## Records
════════════════

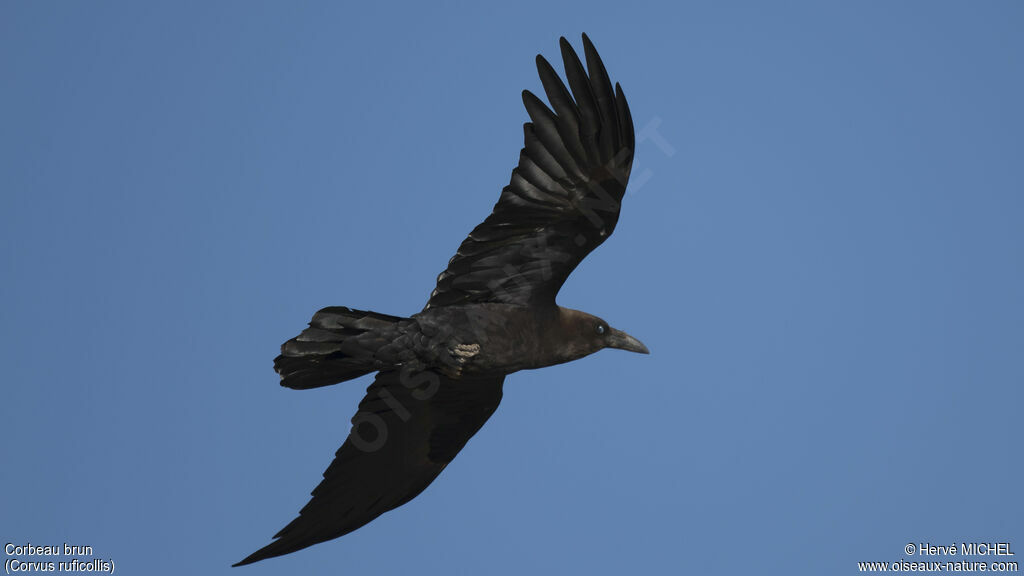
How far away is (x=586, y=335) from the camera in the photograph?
9.81m

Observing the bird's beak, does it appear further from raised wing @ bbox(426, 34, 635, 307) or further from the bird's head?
raised wing @ bbox(426, 34, 635, 307)

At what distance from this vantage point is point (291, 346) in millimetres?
9125

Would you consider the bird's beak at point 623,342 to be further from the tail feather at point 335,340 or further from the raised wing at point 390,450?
the tail feather at point 335,340

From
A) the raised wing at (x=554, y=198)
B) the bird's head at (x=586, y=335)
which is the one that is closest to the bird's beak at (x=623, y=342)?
the bird's head at (x=586, y=335)

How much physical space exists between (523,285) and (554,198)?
0.82m

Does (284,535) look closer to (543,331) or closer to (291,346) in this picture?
(291,346)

════════════════

## Written task
From the line containing "Observing the bird's" down to the final line of the data, write out every line exactly; both the first and last of these belong in your answer, and nothing else does.

## Written solution
Observing the bird's beak, does it appear further from raised wing @ bbox(426, 34, 635, 307) or further from the bird's head?
raised wing @ bbox(426, 34, 635, 307)

At what distance from this vantage point is point (291, 346) in millimetres?
9125

Would you consider the bird's beak at point 623,342 to be further from the tail feather at point 335,340 or further from the raised wing at point 390,450?
the tail feather at point 335,340

From
A) the raised wing at (x=554, y=198)
B) the bird's head at (x=586, y=335)
which is the one that is closest to the bird's beak at (x=623, y=342)?
the bird's head at (x=586, y=335)

How much physical space exists between (523,285) and (554,198)?
0.82m

Does (284,535) look closer to (543,331) or closer to (291,346) in this picture?
(291,346)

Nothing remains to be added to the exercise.